Novas Chamadas Públicas e Ações em Saúde Mental
Em junho, o programa deu início à segunda geração de chamadas públicas, concentrando-se inicialmente em Saúde Mental Comunitária e Pesquisa na área. Na Saúde Mental Comunitária, foram selecionadas organizações como o Instituto de Preservação dos Direitos Humanos e Preservação Ambiental – Vale do Sol, e a Associação da Criança e do Adolescente da Chã de Bebedouro. Para a pesquisa, a Fundação Universitária de Desenvolvimento de Extensão e Pesquisa em Alagoas (Fundepes), vinculada à Universidade Federal de Alagoas, foi a escolhida.
Em agosto, o programa expandiu a diversidade temática com novos editais voltados para cultura e geração de renda, destacando projetos como o Calendário Cultural, Memória e Resistência, e o Apoio à Cultura Autossustentável. Essas iniciativas não apenas promovem a cultura local, mas também visam a recuperação da autoestima e do pertencimento da comunidade atingida.
A Importância da Escuta Comunitária
Um aspecto crucial do programa foi a campanha Ecoa, que incentivou a população a expressar suas preocupações sobre os danos morais decorrentes do desastre. Através de interações via WhatsApp, os moradores puderam se comunicar com um canal especialmente criado para isso, promovendo uma escuta ativa e contínua. Mobilizadores locais ajudaram a identificar pessoas deslocadas e a ampliar o alcance da campanha.

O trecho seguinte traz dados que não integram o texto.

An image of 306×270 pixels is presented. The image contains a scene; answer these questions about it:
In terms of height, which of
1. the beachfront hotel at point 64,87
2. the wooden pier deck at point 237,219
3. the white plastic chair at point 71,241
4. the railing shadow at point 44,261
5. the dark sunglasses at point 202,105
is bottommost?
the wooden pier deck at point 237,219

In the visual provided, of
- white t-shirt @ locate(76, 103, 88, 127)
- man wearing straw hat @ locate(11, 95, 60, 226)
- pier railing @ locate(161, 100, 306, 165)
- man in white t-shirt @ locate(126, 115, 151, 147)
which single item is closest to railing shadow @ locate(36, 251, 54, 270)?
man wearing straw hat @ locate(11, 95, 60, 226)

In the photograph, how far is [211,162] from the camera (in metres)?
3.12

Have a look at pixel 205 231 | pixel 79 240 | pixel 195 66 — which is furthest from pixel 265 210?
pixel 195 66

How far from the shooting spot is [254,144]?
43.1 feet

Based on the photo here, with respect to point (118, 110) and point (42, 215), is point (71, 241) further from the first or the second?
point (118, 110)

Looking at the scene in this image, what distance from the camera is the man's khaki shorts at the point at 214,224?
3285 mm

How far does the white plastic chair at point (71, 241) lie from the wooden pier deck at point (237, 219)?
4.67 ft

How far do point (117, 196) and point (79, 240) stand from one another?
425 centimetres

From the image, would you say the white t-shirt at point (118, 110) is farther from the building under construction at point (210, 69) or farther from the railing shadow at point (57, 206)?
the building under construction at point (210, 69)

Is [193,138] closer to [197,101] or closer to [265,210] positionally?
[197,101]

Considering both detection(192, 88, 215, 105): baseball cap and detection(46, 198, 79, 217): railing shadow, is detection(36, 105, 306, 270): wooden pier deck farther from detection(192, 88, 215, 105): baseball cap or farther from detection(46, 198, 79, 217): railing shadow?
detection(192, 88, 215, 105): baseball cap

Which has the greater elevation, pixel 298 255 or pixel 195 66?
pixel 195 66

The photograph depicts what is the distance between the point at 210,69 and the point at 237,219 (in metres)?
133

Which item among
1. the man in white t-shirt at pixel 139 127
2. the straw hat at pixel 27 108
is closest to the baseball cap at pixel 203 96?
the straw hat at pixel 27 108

“A escuta e a participação são fundamentais para o programa. As vozes que se manifestam por meio da Ecoa nos ajudam a moldar a direção das futuras ações de reparação”, afirma Dilma de Carvalho, presidente do CGDE. Os resultados dessa campanha devem ser divulgados em breve, e as informações coletadas serão usadas para estruturar novos projetos de reparação coletiva.
Transparência e Próximos Passos
O Programa Nosso Chão, Nossa História é pautado pela transparência, mantendo canais de comunicação abertos com a comunidade. A população pode entrar em contato diretamente pelo telefone ou pelo e-mail do CGDE, além de acompanhar as novidades por meio do site oficial e redes sociais.
No próximo ano, o programa pretende lançar novas gerações de editais, cada vez mais diversificados e focados em iniciativas que promovam a reparação e a reconstrução de laços comunitários. Bernardo Bahia, gerente do Escritório das Nações Unidas de Serviços para Projetos (UNOPS), ressalta a importância da escuta no processo de identificação de demandas prioritárias para futuras ações de reparação, reforçando o compromisso do programa com as necessidades da população.
Sobre o Programa
O Nosso Chão, Nossa História surge de uma ação civil pública do Ministério Público Federal de Alagoas, que responsabilizou a Braskem pela reparação dos danos decorrentes do afundamento do solo em cinco bairros de Maceió. Os projetos são definidos pelo CGDE, composto por representantes da sociedade civil e de instituições públicas, e a execução das ações é feita pelo UNOPS, com um investimento estimado de R$150 milhões ao longo de quatro anos, direcionados à reparação de danos morais coletivos.